Photo: by Prudence Cuming Associates © Damien Hirst/Science Ltd., All rights reserved DACS 2014.

The historical tradition of the Wunderkammer, dates back to the 16th century and this work fuses Hirst’s signature cabinets (typically filled with bottles of medicine or individual pills) with his exploration of themes regarding nature and science, art and beauty, and life and death.
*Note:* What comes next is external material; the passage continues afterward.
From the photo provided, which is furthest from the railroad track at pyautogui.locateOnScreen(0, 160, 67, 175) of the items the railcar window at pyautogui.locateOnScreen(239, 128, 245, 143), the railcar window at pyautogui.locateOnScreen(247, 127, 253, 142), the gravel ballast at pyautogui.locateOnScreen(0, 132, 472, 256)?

According to a comment from Hirst: “I love natural history and have since my first visit at age five to the City Museum in Leeds—it’s the immediate visual impact of it, the wonder, you just can’t help to go ‘Wow.'” Hirst added that curiosity cabinets have long been a fascination for him because “they inhabit a space between life and death that says so much about us as humans, and  who we might want to be.”

Hirst described the opportunity to use Deyrolle’s “incredible” collection as “amazing.” And indeed, Deyrolle, which we admit we have never heard of before, has a fascinating story in its own right. Founded in 1831, it had amassed a collection of taxidermy, minerals, fossils, shells, coral, and entomology as well as a library of natural sciences books and prints over the years. In 2001, Prince Louis Albert de Broglie purchased the shop as it teetered on the verge of bankruptcy and restored it “to financial health,” a release from Paddle8 states. In 2008 it was struck by a devastating fire, following which it was “completely refurbished” with the help of Broglie and support from the art and fashion communities. Broglie is now focused on the company’s mission of explaining biodiversity and learning and teaching through the observation of nature.

hirst-deyrolle-detail-2

Detail of Damien Hirst, Signification (Hope, Immortality and Death in Paris, Now and Then) (2014).
Photo: by Prudence Cuming Associates © Damien Hirst/Science Ltd., All rights reserved DACS 2014.

The cabinet itself and 50 items represented in it—mounted individually on plinths and bearing Hirst’s signature—will be sold via online auctioneer Paddle8 next month (October 14–28), with proceeds earmarked for Hirst’s charity “Victim,” as well as for Deyrolle’s programs for natural science education and conservation.